# Pigeon with broken wing



## raen (Aug 12, 2004)

The pigeon is not an adult, but it's not a chick either. It still has some soft grey 'down' around it's head and chest but the rest of it seems to be full grown.

I am not sure where the bird is from. A bunch of teenagers brought it from a 'park' near where I work. I took it from them before they could do something harmful to it.

It's right wing appears to be broken. It cannot fly and its wing is limp and looks awkward when it's sitting.

It doesn't move much and sits in one spot... It seems lethargic. It follows me with its eyes but that's about it. It seems 'poufy' around the chest instead of smooth flat feathers.

I was at work (subway) so I managed to get it to drink a little bit of water out of a spoon at around 8:00pm. It is now 2:19am. I have it in a 10 gallon fish tank (temp. home) with shredded newspaper, water dish and wild bird feed mix that we usually give to thee wild birds outside. 

I have called animal shelters, rescue agencies and the local humane society. None of which will take the bird nor seem to want to look at its wing and general health.

It doesn't appear to have any interest in the food and is breathing in and out quite heavily. I don't want to stress it out furthur if not necessary so I have not touched it, unfloded it's wings and examined it yet.

Should I be concerned that it has little movement other than head and eyes, and doesn't eat or drink in the first 24 hours of having it?
It's beak is not soft and looks quite developed. I am not comfortable to try hand feeding it yet. Seeds lifted to it's beek with a spoon seems to have no effect on it either. It ignores it completely and does not accept water now.

If you have any advice, I'd love to hear it 

Keep in mind that I cannot find a shelter or animal hospital that will take it in... my transportation is limited and am currenty receiving help from one parent who is experienced with birds AND hiding it from another parent who would kick it out if they found out about it...


----------



## Feefo (Feb 8, 2002)

Hello,

Thank you for taking this baby in, it really needs your help.

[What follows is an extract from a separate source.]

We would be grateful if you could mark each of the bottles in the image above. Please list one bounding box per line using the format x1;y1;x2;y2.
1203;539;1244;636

As it is already in a fish tank can you rig a bulb to the top, and partially cover the fishtank? This will keep it warm so that its reserves of energy are not wasted.

It's internal organs will have slowed down and will fail without water, so before feeding him you will have to rehydrate.

Mix 1/2 litre (or 1 pint) warm water (preferably filtered) with half a teaspoonful salt, half a tablespoonful sugar or glucose . Stir until the and sugar are dissolved and administer lukewarm. Dip his beak in the water to encourage him to drink on his own. Whatever you do don't squirt the water into its mouth, because if pigeons aspirate fluids they can drown as they can't cough up like we do. 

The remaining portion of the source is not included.